Manier le balai, toujours avec son corps mais en sculptrice, est le résultat d’une résidence au tout début de l’année à la Kulturfabrik à Esch, sous le titre Dissident Brooms. Cette autre forme de confrontation de l’artiste est par ailleurs la deuxième présentation au foyer du Escher Theater, curatée par Danielle Igniti, dans le cadre d’une initiative de la Ville d’Esch, Trampoline. Un tremplin trisannuel pour des jeunes créateurs du sud du pays et de la Grande Région, pour leur offrir un solo-show qui les confronte à l’espace de la galerie. Pour Clio Van Aerde, 34 ans, diplômée de l’Akademie der Bildenden Künste Wien, qui cumule les scénographies et créations de costumes au Luxembourg et à l’étranger, c’est la première expérience « statique », elle, qui est plus dans l’air du temps avec ses créations artistiques autour de l’objet et du corps en mouvement.
Aussi, dans cette présentation regrette-t-on de ne pas voir sa performance dansée. Cela n’enlève rien à la qualité de son inventivité comme sculptrice, mais le grand public aurait peut-être un accès plus facile aux formes sculptées présentées dans working hard on working less pour mieux comprendre que la chorégraphe, plie le balai, alors que quand il est son partenaire physique, elle s’y plie. Comment d’ailleurs sculpter un manche et un balai brosse ?

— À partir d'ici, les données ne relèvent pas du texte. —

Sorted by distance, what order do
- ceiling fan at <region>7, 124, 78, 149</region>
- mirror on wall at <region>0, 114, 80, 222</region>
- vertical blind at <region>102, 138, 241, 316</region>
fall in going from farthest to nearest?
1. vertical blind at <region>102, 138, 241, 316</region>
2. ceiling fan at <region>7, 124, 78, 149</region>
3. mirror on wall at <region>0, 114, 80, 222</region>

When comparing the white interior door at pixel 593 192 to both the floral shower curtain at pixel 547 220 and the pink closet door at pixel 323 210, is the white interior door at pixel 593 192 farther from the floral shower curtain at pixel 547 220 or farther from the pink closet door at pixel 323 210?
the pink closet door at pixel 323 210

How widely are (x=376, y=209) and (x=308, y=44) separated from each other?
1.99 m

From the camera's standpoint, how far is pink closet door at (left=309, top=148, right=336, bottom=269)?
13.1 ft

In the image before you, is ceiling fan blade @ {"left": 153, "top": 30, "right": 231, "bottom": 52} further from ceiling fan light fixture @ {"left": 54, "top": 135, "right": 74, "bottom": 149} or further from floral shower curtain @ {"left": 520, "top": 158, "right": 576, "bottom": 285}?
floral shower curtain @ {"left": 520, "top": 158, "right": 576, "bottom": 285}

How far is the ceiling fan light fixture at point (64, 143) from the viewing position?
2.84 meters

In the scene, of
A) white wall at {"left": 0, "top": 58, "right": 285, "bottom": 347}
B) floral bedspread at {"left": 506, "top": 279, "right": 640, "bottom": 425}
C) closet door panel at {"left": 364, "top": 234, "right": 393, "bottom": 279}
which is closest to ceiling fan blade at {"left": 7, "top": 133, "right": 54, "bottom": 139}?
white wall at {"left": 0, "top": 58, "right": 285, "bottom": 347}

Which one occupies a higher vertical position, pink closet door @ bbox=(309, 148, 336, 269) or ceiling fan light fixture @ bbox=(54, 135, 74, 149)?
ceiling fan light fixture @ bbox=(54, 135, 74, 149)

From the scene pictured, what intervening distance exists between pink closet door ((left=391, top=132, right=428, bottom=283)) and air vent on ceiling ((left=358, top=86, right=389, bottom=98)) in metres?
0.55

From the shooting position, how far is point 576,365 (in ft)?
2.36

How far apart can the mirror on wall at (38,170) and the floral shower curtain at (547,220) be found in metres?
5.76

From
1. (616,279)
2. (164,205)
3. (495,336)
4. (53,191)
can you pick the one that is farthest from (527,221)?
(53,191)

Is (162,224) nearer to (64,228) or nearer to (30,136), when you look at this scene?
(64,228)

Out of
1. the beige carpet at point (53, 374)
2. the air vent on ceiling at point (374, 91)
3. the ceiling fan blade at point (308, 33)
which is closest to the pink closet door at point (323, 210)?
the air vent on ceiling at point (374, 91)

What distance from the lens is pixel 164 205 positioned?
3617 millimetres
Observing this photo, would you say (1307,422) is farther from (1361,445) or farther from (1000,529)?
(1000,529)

Clio Van Aerde s’appuie sur des expressions populaires qui permettent immédiatement de comprendre. Lidderhannes est adossé à une colonne du foyer comme si le manche était un bras ; dans Coup de barre la fatigue le tort, la brosse est étalée au sol comme des pieds fourbus. On laissera au visiteur deviner la forme de bagarre que Clio Van Aerde donne à Rapp a Klapp. On peut aussi apprécier l’humour et l’ironie d’un volet anthropologique. Dans Drecksarbecht, des pelles à balayette, remplies de sciure et de poussière provenant du travail de sculpture sont exposées dans des vitrines sous verre, tel des objets muséaux.

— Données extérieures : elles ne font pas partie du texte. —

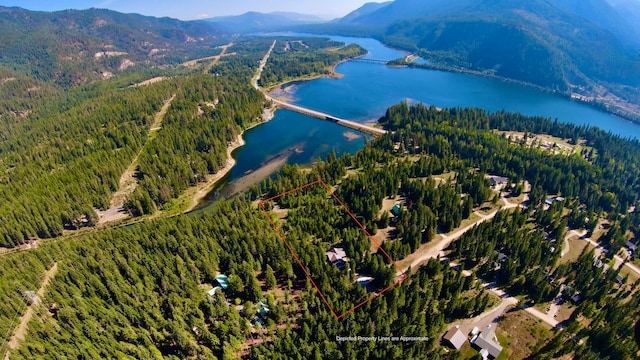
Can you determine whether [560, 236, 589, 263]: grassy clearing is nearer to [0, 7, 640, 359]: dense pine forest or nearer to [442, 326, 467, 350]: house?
[0, 7, 640, 359]: dense pine forest

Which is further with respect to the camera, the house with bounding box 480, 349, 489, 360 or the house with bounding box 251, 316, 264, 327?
the house with bounding box 251, 316, 264, 327

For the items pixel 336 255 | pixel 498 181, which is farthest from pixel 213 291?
pixel 498 181

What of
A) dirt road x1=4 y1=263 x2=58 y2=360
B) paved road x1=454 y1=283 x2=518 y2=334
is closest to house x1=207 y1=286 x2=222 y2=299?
dirt road x1=4 y1=263 x2=58 y2=360

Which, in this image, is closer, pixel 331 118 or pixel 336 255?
pixel 336 255
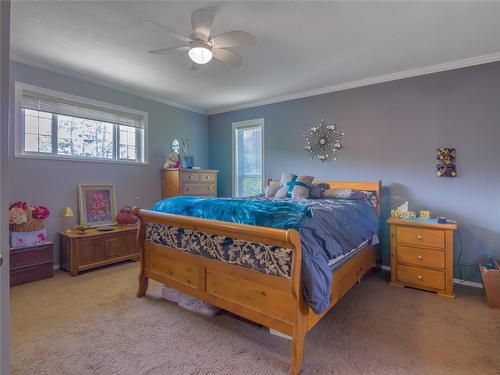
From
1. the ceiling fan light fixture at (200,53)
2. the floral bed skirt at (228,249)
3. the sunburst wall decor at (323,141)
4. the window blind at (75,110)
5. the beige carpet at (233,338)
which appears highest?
the ceiling fan light fixture at (200,53)

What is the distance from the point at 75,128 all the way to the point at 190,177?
1.74 meters

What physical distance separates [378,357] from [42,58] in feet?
14.2

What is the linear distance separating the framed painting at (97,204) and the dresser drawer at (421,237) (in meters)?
3.83

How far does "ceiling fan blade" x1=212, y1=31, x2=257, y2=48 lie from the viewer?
214 centimetres

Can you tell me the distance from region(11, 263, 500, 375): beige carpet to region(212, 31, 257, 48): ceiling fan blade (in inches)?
91.5

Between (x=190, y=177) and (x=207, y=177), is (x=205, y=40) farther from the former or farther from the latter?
(x=207, y=177)

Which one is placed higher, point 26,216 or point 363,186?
point 363,186

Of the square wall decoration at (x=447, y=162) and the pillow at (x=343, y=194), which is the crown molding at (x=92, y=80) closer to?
the pillow at (x=343, y=194)

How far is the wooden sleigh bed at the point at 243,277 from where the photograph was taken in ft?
5.17

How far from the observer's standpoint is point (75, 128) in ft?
11.9

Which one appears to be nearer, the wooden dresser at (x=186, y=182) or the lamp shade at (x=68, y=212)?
the lamp shade at (x=68, y=212)

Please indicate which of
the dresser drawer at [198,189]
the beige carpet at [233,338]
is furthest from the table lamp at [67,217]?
the dresser drawer at [198,189]

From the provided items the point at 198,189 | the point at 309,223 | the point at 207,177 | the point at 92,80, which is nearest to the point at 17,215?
the point at 92,80

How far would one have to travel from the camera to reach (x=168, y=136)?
473cm
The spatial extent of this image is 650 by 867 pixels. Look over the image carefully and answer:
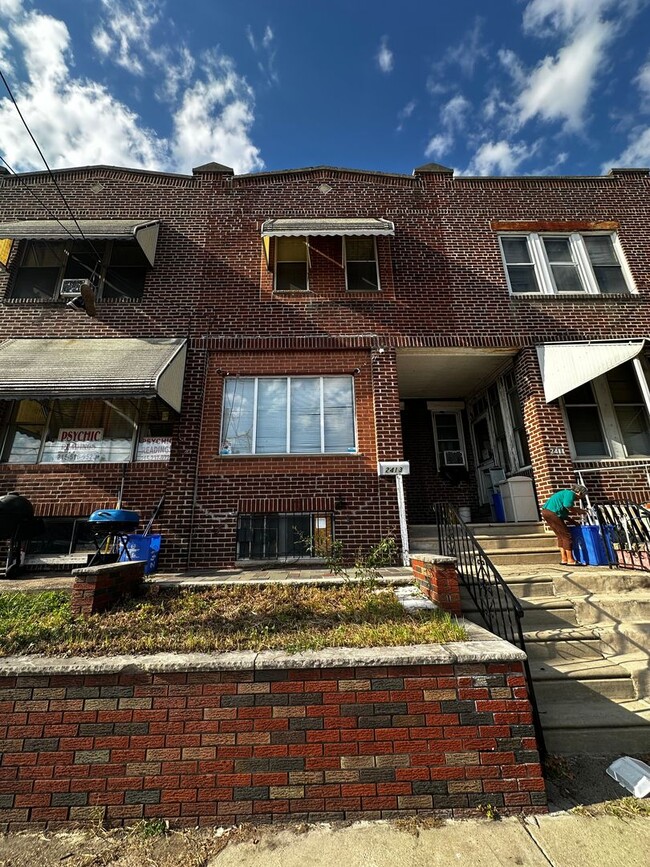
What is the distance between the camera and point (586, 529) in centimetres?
658

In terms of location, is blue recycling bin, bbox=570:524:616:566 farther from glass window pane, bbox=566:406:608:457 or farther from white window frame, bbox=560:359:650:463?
glass window pane, bbox=566:406:608:457

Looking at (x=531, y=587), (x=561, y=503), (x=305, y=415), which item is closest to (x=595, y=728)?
(x=531, y=587)

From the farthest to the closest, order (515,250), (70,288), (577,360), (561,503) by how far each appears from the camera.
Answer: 1. (515,250)
2. (70,288)
3. (577,360)
4. (561,503)

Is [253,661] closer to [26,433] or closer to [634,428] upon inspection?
[26,433]

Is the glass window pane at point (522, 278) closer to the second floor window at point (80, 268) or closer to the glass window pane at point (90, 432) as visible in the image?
the second floor window at point (80, 268)

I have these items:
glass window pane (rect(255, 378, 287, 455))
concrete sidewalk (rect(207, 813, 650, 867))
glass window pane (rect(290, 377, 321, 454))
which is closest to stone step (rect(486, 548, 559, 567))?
glass window pane (rect(290, 377, 321, 454))

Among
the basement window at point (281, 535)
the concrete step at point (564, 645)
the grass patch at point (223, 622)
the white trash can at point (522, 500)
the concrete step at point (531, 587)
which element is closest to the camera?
the grass patch at point (223, 622)

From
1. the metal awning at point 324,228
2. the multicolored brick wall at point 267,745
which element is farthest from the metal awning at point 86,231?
the multicolored brick wall at point 267,745

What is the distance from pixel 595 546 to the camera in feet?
21.3

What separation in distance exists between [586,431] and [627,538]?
2847 mm

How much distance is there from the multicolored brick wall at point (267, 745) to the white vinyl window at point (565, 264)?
8761 millimetres

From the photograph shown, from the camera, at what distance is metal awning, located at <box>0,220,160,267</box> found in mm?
8227

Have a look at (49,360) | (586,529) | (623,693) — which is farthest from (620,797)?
(49,360)

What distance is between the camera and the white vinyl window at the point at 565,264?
9.15 meters
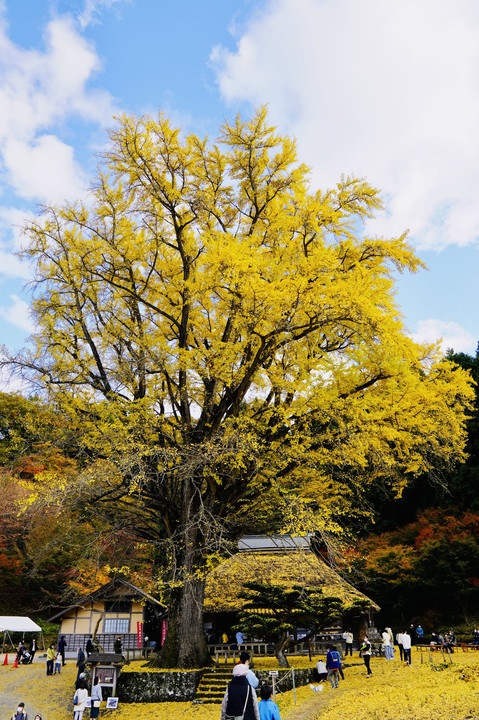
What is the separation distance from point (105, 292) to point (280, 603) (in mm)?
10006

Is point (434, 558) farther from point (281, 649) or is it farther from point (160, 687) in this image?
point (160, 687)

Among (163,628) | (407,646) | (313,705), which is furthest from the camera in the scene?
(163,628)

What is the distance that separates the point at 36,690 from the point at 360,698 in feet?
36.7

Clio Van Aerde n’oublie pas l’analyse sociologique et la critique politique de la société. Une partie de l’exposition est un hommage aux workingpoors, à ces hommes et ces femmes qui s’échinent à passer le balai la nuit, à dépoussiérer, à vider les corbeilles à papier. Un travail sans fin où il vaut mieux Se serrer les coudes (deux balais s’appuient l’un contre l’autre). Dans Assemblée générale, les balais sont réunis autour d’un seau en plastique comme les puissants autour d’une table de conseil d’administration. Les négociations sociales sont difficiles : dans Tripartite, les manches poussent chacun dans un sens opposé, le balai fait alors du sur place.

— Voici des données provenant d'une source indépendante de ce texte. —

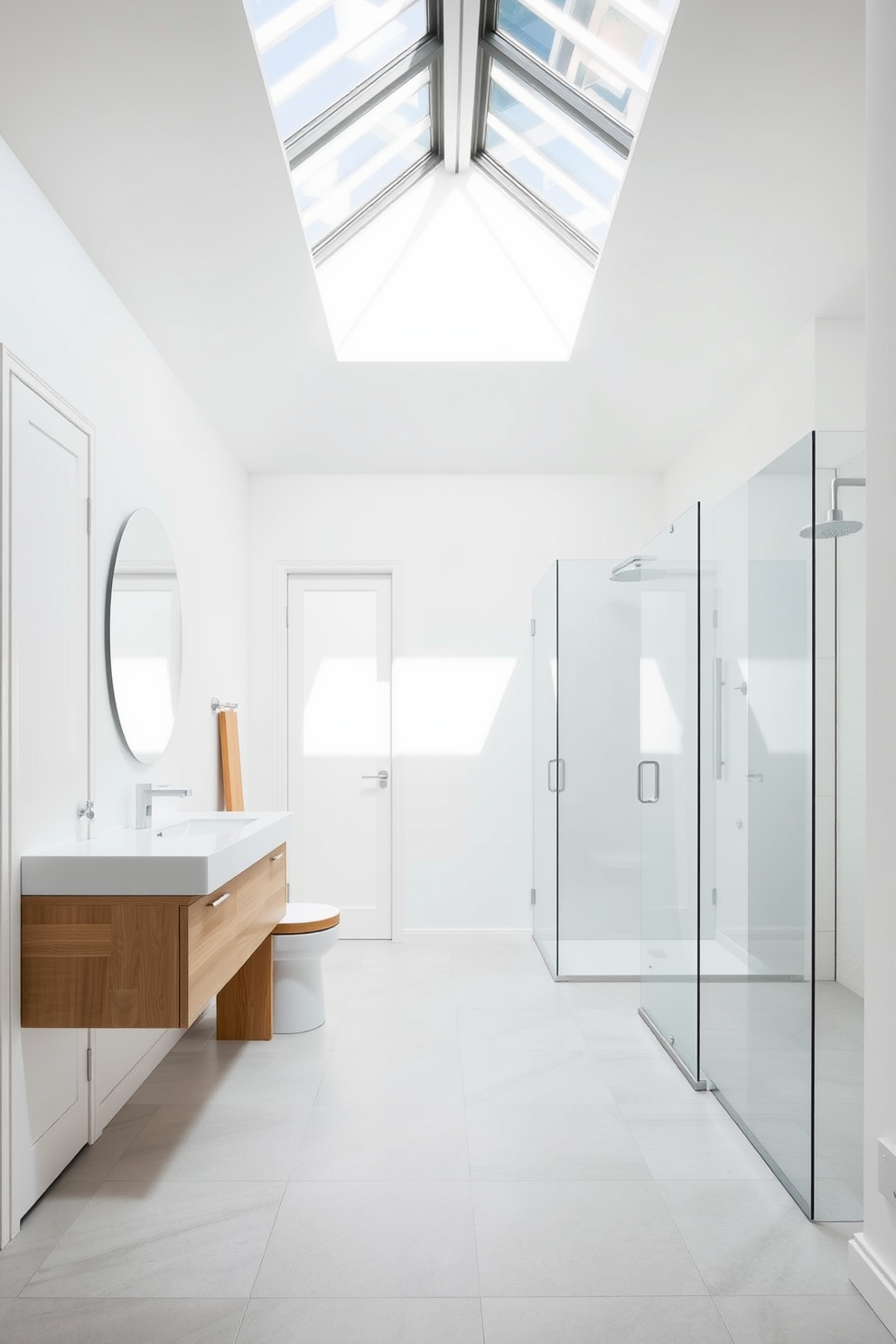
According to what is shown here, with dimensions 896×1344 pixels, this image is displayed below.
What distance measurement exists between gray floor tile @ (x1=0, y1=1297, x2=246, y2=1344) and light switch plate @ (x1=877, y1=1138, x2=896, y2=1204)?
1.28 m

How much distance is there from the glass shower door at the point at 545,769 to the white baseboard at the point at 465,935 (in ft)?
0.34

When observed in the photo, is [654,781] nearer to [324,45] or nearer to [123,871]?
[123,871]

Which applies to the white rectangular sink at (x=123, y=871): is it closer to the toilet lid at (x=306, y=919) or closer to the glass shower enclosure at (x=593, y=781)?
the toilet lid at (x=306, y=919)

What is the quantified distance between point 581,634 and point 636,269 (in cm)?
151

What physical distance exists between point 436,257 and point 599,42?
1.36 metres

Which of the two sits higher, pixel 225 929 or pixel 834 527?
pixel 834 527

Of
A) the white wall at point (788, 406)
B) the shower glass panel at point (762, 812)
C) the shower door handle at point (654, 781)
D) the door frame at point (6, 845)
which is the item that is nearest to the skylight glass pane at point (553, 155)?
the white wall at point (788, 406)

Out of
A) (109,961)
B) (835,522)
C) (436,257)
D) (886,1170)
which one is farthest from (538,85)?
(886,1170)

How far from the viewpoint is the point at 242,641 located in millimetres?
4762

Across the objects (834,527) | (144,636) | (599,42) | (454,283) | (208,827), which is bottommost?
(208,827)

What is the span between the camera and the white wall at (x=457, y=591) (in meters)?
4.88

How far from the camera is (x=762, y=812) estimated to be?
8.00 feet

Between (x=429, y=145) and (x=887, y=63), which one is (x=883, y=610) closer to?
(x=887, y=63)

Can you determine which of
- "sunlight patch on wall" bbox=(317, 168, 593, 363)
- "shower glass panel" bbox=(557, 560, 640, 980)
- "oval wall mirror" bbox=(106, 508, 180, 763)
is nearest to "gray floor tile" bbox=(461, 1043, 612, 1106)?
"shower glass panel" bbox=(557, 560, 640, 980)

Clio Van Aerde est une fine observatrice des fonctionnements de la société. Qui, sinon une artiste, dressera un monument aux Working Class Heroes ? « W » en chiendent, en coco, en tampico, en paille de riz, en fibre animale, en fibres métalliques, en fibres synthétiques sont élevés au rang d’hommage sous la forme de sculpture sur socle.
L’artiste a la particularité de savoir donner forme et corps à ce que le philosophe Maurice Merleau-Ponty (1908-1961), a appelé la phénoménologie de la perception. « La structure du comportement » et « La Phénoménologie de la perception » n’ont pas de secret pour Clio Van Aerde qui en donne des illustrations percutantes. Lauréate du Prix Edward Steichen en 2024, en résidence à New York, elle a marché au ralenti dans le métro new yorkais avant de se fondre dans le rythme de la foule (Slow-Motion Walk at Union Square, vidéo).
Une Aliénation dont le rythme est marqué par une horloge en balayettes qui tournent à l’envers dans working hard on working less, comme la marche qu’elle réalisa pour son diplôme de chorégraphe (2024 à l’ArtEZ University d’Arnhem). Quel est l’avenir dont seule Clio Van Aerde sait pour l’instant le chemin de pensée ? Deux peintures sur des longues bandes de papier blanc se glissent parmi les sculptures : Balayage peint au rythme du balais (acrylique sur papier) et l’empreinte Au pas de ses chaussures.